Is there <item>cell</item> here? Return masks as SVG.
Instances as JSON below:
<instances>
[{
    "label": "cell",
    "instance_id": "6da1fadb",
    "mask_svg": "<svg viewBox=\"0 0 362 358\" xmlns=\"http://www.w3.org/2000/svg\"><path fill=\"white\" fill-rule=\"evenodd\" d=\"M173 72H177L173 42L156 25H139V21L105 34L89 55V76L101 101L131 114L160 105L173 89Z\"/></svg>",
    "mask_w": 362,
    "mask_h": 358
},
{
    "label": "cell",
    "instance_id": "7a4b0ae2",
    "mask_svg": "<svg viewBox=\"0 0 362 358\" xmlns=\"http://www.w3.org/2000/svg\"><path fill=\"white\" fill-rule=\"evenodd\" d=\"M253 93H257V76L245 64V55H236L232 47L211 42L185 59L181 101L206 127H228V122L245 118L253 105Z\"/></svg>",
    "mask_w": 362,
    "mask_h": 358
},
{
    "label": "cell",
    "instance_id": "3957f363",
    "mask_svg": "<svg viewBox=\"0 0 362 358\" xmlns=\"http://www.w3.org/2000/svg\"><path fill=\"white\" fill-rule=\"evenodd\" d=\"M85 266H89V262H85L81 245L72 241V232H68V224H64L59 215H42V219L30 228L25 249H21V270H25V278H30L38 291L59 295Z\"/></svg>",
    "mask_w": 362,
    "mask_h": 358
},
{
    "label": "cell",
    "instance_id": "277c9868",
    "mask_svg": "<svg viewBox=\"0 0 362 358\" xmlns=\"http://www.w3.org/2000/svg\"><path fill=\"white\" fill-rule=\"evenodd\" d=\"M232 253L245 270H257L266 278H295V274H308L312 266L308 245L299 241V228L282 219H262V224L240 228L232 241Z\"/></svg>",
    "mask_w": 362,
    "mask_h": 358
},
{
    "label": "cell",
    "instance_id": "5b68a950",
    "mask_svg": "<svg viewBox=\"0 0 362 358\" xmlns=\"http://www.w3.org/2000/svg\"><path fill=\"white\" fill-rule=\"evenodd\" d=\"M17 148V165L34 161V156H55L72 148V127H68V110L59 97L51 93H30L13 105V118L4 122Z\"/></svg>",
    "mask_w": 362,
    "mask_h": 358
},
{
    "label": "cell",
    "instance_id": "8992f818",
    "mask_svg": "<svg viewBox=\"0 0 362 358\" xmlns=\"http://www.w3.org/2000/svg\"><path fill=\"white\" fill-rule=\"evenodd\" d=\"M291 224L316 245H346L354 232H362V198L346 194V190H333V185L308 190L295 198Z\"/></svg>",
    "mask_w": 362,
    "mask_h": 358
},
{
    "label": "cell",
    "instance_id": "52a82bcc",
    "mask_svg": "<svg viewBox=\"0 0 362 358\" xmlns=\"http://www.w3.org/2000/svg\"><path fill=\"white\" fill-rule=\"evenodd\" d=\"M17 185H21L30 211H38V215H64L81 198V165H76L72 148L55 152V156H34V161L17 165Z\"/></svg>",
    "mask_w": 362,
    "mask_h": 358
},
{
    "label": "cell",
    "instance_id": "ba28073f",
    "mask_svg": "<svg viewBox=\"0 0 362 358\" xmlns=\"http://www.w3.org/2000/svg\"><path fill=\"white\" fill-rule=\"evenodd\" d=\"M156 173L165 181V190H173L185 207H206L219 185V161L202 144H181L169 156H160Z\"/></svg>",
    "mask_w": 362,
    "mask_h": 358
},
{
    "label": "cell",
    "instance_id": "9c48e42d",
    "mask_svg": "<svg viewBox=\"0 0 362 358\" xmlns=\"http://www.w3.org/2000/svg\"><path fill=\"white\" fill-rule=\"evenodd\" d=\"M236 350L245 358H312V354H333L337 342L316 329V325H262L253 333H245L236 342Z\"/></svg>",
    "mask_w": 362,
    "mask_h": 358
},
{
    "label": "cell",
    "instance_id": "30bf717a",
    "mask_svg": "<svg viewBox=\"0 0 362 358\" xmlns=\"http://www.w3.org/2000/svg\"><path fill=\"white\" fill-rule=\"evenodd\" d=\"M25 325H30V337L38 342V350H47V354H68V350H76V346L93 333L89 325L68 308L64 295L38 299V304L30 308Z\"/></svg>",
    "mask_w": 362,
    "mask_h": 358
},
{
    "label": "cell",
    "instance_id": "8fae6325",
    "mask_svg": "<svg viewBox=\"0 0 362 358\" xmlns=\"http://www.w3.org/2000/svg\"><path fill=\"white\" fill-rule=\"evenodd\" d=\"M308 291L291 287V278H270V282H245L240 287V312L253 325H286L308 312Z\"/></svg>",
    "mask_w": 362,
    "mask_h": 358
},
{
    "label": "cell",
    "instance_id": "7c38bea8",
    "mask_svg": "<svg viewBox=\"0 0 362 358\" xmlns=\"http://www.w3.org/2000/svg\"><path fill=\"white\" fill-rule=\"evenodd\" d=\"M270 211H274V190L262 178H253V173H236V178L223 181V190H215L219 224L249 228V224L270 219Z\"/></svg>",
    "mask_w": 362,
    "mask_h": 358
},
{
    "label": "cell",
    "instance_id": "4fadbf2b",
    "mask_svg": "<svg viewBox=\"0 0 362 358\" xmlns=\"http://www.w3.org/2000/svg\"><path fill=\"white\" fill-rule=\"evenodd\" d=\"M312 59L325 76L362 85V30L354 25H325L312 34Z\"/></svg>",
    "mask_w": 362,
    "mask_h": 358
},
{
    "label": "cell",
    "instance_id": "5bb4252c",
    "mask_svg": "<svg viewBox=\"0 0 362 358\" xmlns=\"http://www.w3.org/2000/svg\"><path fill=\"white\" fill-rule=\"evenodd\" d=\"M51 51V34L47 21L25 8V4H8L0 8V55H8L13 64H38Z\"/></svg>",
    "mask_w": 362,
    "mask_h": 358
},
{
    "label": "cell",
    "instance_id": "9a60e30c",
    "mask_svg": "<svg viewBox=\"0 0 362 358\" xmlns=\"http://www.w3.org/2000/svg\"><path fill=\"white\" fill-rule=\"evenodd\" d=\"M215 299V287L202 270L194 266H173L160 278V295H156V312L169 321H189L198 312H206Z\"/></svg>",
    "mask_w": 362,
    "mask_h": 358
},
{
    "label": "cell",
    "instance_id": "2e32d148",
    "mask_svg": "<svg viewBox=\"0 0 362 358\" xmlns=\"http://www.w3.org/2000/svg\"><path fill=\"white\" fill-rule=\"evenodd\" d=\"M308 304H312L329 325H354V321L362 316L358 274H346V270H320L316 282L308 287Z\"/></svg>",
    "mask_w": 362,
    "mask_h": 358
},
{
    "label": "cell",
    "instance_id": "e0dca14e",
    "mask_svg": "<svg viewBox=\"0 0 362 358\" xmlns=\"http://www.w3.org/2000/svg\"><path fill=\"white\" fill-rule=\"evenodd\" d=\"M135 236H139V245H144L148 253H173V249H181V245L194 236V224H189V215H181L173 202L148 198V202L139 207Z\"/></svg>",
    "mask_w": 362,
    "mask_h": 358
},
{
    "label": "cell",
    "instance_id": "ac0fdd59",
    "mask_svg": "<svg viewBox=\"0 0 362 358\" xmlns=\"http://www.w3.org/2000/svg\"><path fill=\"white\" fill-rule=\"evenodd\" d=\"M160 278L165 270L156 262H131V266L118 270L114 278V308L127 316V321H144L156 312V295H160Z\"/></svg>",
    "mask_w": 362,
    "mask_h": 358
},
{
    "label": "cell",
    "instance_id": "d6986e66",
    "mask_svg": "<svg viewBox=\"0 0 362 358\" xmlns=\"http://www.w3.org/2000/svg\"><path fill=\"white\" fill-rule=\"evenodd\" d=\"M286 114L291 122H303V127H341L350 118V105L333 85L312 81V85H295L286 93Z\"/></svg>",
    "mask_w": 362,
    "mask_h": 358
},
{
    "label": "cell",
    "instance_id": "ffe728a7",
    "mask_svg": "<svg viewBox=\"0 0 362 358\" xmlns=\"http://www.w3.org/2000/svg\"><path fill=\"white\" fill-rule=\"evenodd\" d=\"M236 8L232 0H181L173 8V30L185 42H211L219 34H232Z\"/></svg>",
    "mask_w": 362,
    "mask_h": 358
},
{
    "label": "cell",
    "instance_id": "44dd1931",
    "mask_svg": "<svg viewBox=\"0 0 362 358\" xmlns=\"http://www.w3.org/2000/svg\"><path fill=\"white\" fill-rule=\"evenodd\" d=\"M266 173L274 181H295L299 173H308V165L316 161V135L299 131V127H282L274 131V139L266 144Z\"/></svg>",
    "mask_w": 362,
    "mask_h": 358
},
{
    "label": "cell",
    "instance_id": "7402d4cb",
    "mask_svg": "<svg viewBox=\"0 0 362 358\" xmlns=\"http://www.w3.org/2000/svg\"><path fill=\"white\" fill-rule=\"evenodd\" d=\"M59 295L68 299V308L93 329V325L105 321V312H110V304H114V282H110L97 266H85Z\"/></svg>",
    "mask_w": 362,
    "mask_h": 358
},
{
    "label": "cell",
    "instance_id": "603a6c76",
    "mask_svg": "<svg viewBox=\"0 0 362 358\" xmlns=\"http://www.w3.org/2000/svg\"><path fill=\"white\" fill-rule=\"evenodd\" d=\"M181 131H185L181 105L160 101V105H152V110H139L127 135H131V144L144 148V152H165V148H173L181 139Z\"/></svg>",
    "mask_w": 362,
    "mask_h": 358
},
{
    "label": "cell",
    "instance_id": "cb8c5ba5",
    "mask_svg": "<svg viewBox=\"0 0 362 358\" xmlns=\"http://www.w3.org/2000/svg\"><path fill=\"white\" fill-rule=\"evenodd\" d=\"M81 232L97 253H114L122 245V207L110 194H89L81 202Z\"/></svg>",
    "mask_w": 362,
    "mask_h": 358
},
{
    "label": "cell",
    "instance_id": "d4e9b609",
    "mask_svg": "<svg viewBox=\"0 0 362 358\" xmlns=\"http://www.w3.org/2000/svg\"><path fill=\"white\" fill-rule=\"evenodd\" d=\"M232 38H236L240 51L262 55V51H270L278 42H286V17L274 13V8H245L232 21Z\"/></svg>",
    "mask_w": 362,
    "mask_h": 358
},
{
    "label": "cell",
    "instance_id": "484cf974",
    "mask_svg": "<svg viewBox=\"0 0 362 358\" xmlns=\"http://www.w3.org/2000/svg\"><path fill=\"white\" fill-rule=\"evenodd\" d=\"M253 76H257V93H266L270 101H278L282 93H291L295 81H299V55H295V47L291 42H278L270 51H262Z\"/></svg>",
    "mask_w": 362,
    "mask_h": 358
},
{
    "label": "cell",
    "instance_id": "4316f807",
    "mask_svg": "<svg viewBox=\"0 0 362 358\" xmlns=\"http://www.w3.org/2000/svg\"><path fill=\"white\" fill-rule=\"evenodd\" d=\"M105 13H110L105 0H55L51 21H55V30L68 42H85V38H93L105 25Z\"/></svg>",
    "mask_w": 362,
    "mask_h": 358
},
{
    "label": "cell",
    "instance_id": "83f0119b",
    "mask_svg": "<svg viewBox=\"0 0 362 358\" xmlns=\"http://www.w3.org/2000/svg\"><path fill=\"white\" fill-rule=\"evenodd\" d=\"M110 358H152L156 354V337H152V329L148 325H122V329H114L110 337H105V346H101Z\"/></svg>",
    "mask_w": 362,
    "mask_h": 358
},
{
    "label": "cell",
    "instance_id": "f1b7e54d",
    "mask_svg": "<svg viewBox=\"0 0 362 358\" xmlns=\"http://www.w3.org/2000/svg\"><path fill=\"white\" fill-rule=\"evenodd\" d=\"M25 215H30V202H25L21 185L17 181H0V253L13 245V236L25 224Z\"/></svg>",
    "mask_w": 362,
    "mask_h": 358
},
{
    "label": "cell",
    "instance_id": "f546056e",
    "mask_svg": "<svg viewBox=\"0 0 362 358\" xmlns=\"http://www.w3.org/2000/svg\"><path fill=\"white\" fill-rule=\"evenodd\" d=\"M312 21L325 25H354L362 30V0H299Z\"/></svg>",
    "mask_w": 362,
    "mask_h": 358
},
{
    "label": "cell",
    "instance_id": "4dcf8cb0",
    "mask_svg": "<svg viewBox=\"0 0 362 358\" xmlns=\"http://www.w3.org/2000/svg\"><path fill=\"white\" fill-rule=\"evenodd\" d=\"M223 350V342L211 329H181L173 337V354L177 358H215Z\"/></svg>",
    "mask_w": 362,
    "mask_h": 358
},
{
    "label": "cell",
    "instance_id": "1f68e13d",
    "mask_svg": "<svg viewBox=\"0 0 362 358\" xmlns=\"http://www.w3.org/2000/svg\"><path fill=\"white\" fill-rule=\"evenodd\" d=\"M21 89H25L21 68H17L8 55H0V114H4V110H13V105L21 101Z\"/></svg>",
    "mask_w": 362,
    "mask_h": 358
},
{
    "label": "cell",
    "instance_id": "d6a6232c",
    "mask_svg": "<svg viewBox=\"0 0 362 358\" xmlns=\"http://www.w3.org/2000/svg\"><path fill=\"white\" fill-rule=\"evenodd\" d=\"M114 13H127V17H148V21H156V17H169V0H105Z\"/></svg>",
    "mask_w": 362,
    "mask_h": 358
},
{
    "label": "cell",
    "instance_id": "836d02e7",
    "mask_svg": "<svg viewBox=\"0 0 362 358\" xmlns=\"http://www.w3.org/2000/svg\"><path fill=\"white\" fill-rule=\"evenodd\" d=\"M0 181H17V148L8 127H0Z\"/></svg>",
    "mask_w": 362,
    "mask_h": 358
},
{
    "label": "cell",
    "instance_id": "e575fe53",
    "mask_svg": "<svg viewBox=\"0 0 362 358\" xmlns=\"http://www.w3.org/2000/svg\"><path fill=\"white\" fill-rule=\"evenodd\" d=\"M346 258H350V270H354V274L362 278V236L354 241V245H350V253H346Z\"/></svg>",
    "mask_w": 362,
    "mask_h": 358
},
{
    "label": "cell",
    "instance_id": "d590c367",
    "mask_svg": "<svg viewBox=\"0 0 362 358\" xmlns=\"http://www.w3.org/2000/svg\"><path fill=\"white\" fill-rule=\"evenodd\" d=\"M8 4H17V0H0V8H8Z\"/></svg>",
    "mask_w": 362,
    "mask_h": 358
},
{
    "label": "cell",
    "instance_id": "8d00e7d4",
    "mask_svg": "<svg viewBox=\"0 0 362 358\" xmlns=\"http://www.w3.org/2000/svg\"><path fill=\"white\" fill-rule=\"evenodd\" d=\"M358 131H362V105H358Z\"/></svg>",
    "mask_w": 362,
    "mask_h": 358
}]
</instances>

* [TASK REQUIREMENTS]:
Copy the material from its first line down to the line that contains "185H21L30 211H38V215H64L81 198V165H76L72", including both of those lines, and change nothing.

* [COMPLETED EXERCISE]:
Is there <item>cell</item> here? Return masks as SVG.
Instances as JSON below:
<instances>
[{
    "label": "cell",
    "instance_id": "6da1fadb",
    "mask_svg": "<svg viewBox=\"0 0 362 358\" xmlns=\"http://www.w3.org/2000/svg\"><path fill=\"white\" fill-rule=\"evenodd\" d=\"M173 72H177L173 42L156 25H139V21L105 34L89 55V76L101 101L131 114L160 105L173 89Z\"/></svg>",
    "mask_w": 362,
    "mask_h": 358
},
{
    "label": "cell",
    "instance_id": "7a4b0ae2",
    "mask_svg": "<svg viewBox=\"0 0 362 358\" xmlns=\"http://www.w3.org/2000/svg\"><path fill=\"white\" fill-rule=\"evenodd\" d=\"M253 93H257V76L245 64V55H236L232 47L211 42L185 59L181 101L206 127H228V122L245 118L253 105Z\"/></svg>",
    "mask_w": 362,
    "mask_h": 358
},
{
    "label": "cell",
    "instance_id": "3957f363",
    "mask_svg": "<svg viewBox=\"0 0 362 358\" xmlns=\"http://www.w3.org/2000/svg\"><path fill=\"white\" fill-rule=\"evenodd\" d=\"M85 266H89V262H85L81 245L72 241V232H68V224H64L59 215H42V219L30 228L25 249H21V270H25V278H30L38 291L59 295Z\"/></svg>",
    "mask_w": 362,
    "mask_h": 358
},
{
    "label": "cell",
    "instance_id": "277c9868",
    "mask_svg": "<svg viewBox=\"0 0 362 358\" xmlns=\"http://www.w3.org/2000/svg\"><path fill=\"white\" fill-rule=\"evenodd\" d=\"M232 253L245 270H257L266 278H295V274H308L312 266L308 245L299 241V228L282 219H262V224L240 228L232 241Z\"/></svg>",
    "mask_w": 362,
    "mask_h": 358
},
{
    "label": "cell",
    "instance_id": "5b68a950",
    "mask_svg": "<svg viewBox=\"0 0 362 358\" xmlns=\"http://www.w3.org/2000/svg\"><path fill=\"white\" fill-rule=\"evenodd\" d=\"M17 148V165L34 161V156H55L72 148V127H68V110L59 97L51 93H30L13 105V118L4 122Z\"/></svg>",
    "mask_w": 362,
    "mask_h": 358
},
{
    "label": "cell",
    "instance_id": "8992f818",
    "mask_svg": "<svg viewBox=\"0 0 362 358\" xmlns=\"http://www.w3.org/2000/svg\"><path fill=\"white\" fill-rule=\"evenodd\" d=\"M291 224L316 245H346L354 232H362V198L346 194V190H333V185L308 190L295 198Z\"/></svg>",
    "mask_w": 362,
    "mask_h": 358
},
{
    "label": "cell",
    "instance_id": "52a82bcc",
    "mask_svg": "<svg viewBox=\"0 0 362 358\" xmlns=\"http://www.w3.org/2000/svg\"><path fill=\"white\" fill-rule=\"evenodd\" d=\"M17 185H21L30 211H38V215H64L81 198V165H76L72 148L55 152V156H34V161L17 165Z\"/></svg>",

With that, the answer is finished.